I often oppose war as a solution to inter- or intra-national problems but Anderson makes the point that it can be necessary.
"'It's so awful,' Lisa said. 'That there has to be war.'
"'There doesn't, pony,' Heim answered. 'In fact, that's what we're trying to prevent.'
"She regarded him in bewilderment." (NESFA collections, Volume 2, p. 426)
Prevention is by showing Alerion that Earth is strong, not weak, and, here again, Heim displays his talent for leaving no stone unturned. No national government can act independently of the Federation, where the peace party prevails. National military action is neither legal nor even possible because the Peace Control Authority monopolizes heavy weapons. However, no government can prevent a private individual from privateering. It can even be argued that, in some circumstances, this is legal! Preposterous argument? Sure, that is what lawyers are hired for.

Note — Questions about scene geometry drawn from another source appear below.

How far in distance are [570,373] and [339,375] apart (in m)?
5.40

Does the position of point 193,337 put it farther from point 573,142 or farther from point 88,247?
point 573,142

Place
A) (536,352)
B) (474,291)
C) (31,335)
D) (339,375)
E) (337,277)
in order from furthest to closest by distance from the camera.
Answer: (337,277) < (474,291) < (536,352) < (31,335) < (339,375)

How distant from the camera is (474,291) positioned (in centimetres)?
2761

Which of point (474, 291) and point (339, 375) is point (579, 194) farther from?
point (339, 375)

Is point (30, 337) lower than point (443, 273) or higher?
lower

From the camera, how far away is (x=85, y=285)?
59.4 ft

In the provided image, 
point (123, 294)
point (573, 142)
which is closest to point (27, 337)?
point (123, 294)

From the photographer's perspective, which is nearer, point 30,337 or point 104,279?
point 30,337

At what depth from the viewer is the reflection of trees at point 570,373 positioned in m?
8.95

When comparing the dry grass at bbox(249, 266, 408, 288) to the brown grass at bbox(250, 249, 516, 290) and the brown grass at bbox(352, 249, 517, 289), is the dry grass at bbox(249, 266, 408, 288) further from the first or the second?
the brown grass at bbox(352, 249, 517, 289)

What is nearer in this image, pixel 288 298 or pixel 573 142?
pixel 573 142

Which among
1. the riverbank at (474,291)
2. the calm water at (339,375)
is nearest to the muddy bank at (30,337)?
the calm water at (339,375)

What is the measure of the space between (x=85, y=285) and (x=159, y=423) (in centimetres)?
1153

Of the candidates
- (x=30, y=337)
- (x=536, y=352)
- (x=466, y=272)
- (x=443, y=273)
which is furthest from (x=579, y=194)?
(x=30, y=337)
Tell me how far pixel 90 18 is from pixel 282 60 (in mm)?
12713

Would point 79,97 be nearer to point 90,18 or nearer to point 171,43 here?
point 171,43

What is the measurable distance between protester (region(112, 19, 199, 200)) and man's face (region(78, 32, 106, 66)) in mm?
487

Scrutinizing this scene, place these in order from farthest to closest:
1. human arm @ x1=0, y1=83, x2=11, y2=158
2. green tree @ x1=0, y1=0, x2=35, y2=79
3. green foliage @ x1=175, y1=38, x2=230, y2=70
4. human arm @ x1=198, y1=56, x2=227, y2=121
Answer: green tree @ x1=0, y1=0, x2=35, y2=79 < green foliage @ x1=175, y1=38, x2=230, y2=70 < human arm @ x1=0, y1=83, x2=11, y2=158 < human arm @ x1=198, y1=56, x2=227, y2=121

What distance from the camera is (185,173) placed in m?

Finally, from his time in the Deepspace Fleet, Heim knows where to buy nuclear weapons outside the Federation. I definitely disapprove of instruments of genocide but these nukes are to be used only against hostile spacecraft, not against planetary populations.
5 comments:
Hi, Paul!
Whoa, careful! No UNAUTHORIZED private person can go privateering. Such persons historically needed to obtain Letters of Marque and Reprisal from their countries or sovereigns before privateering could be legal. And such letters were valid only for attacks on the ships of nations at war with the privateer's country, and became void once peace was made. Otherwise, he would indeed be only a pirate, and considered an enemy of all mankind.
I forget the exact details of the arguments made by the French Foreign Minister in the debates of the World Federation Parliament, but I think Coquelin argued that while France as SUCH no longer had the legal right to issue letters of marque and reprisal, she could do so on BEHALF of the Federation. Not only was this done to give Gunnar Heim at least a debatable argument that his actions as a privateer were legal, it was hoped the turmoil in Parliament would give him time to escape the Solar System with his new privateering war ship (before the "peace" militants could use violence to stop him).
Sean
Sean,
Yes, my way of putting it was legally hopeless but Coquelin presents a well fine-tuned argument!
Paul.
Hi, Paul!
My view is that Coquelin's speech in defense of the legality of France issuing letters of marque and reprisal is an esp. interesting part of THE STAR FOX.
Sean
Sean,
It certainly is. I thought that I had discussed this novel in detail before but I had barely scratched the surface.
Paul.
Hi, Paul!
And what we see here in THE STAR FOX about not only letters of marque and reprisal, but also Commander Abrams words to Brechdan Ironrede in ENSIGN FLANDRY about the Covenant of Alfzar shows how carefully Poul Anderson thought thru questions of war, peace, and diplomacy on an interstellar scale. And in ways that makes me think something very like what we see in those books may well become an actuality if mankind ever reaches the stars.